Chris Bodnar, an agriculture professor at the University of the Fraser Valley, said the staffing cuts would result in challenges for anyone who is waiting for a permit decision.

“If there’s reduced capacity to either process applications or to enforce non-compliances in the Agricultural Land Reserve, then it erodes our farm base, like our land base dedicated to agriculture,” he argued.

“The biggest fear is that an agency like this will end up imploding upon itself, because there’s no capacity to do the work that it’s been mandated to do,” he added.

A white man with balding white hair is seen in profile.
Delta South Conservative MLA Ian Paton, who is a longtime farmer, said that farmers in the province already faced challenges with permitting due to short-staffing at the ALC. (Mike McArthur/CBC)

Ian Paton, the Conservative critic for agriculture and a dairy farmer himself, said the ALC’s staffing cuts don’t come as a surprise given the provincial budget deficit and cuts to the public sector.
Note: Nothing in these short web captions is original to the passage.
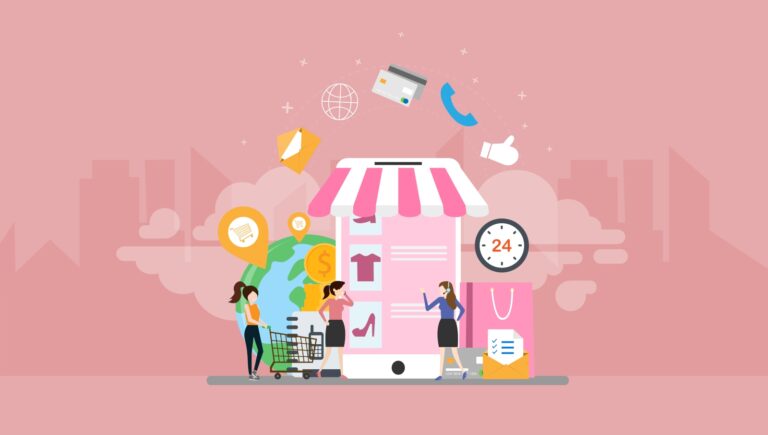 shopify chatbot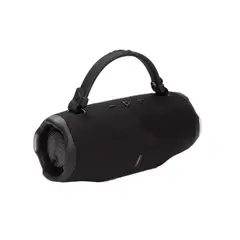 Parlante Bluetooth Similitud Charge 6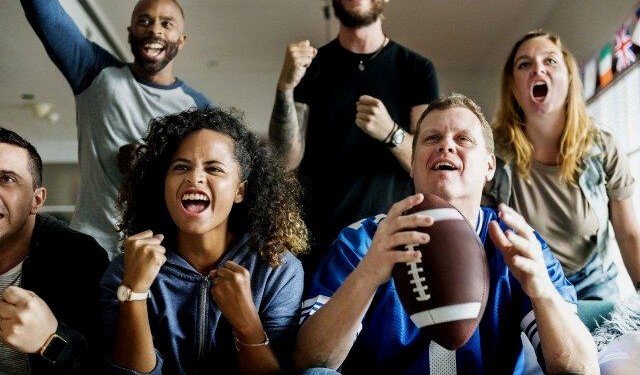 Este Súper Domingo convierte tus snacks en jugadas ganadoras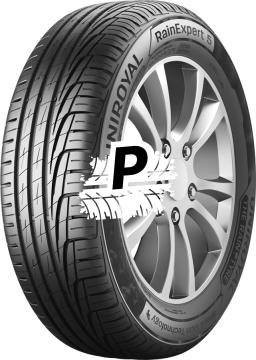 UNIROYAL RAIN EXPERT 5 205/60 R16 92V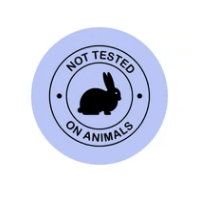WAARUtrecht.nl - Happy Tabs - Not tested on animals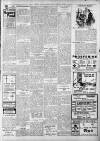 Bristol Times and Mirror Tuesday 20 February 1912 Page 9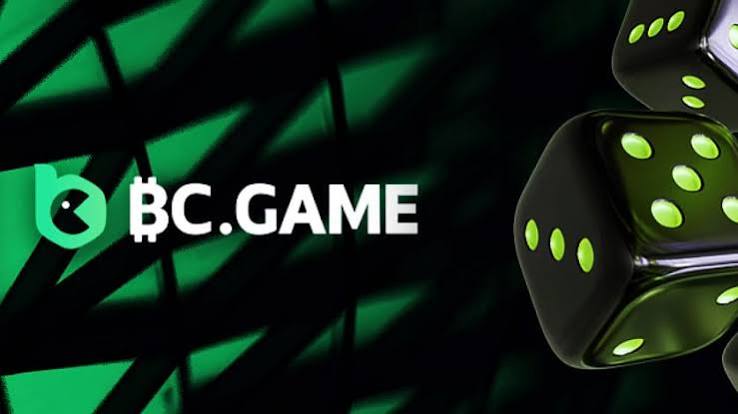Download the Official BC.Game APK Your Gateway to Online Gaming Download the Official BC.Game APK Your Gateway to Online Gaming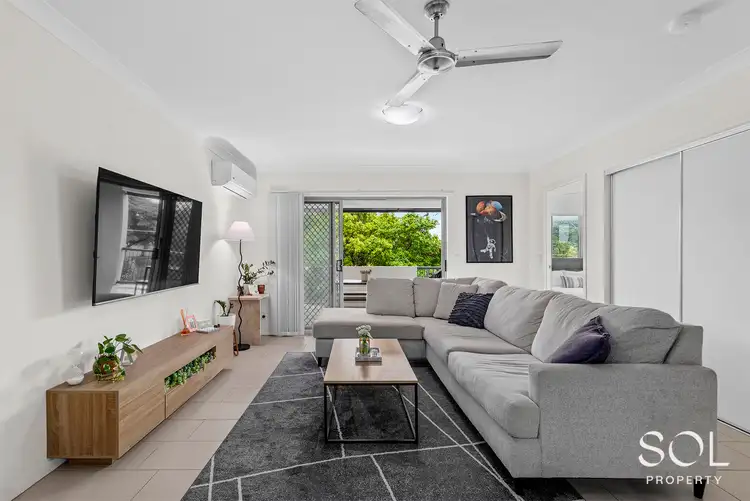 35 Maher Street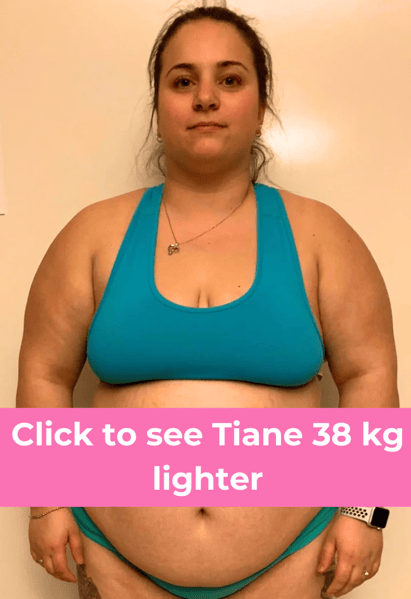 click to see tiane-1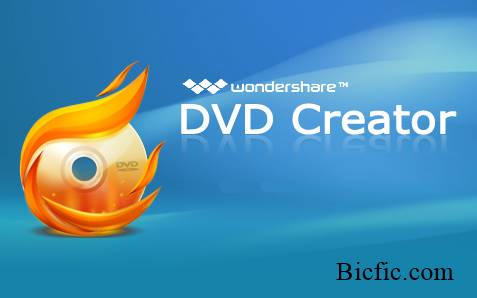 free register code for wondershare dvd mac osx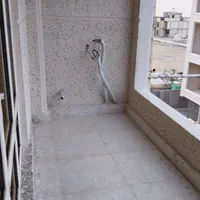 با دو میلیارد تومان در منطقه آزاد ، صاحب خانه شوید|فروش آپارتمان|چابهار, |دیوار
“This is a terrible end for what’s happening with farming in B.C.” he said of the job cuts.

Mayor argues there’s duplication

Central Saanich Mayor Ryan Windsor, who grows grapes in his Vancouver Island community that is full of protected ALR land, argues that there was occasionally a duplication of duties between municipalities and the ALC.

He said the commission is still vital in its role enforcing provincial standards and cracking down on illegal dumping, for instance, but that it doesn’t need to get into the “nitty-gritty” of applications that a municipality could review.

“I look at accessory dwelling units, and how those new forms of small residential housing on farmland are being adjudicated both by municipalities and the ALC, and where that may be creating duplication or friction,” Windsor said.

A man wearing a checked shirt is seen on a sloped bit of farmland.
Central Saanich Mayor Ryan Windsor argues the ALC could save money by leaving some permitting to local governments. (Mike McArthur/CBC)

Agriculture Minister Lana Popham said in a statement that compliance and enforcement staffing would not be changing at the ALC.

“It’s my expectation as minister that the ALC continues to carry out its important role and remains firmly committed to supporting B.C.’s farmers, food security, and food economy,” she said.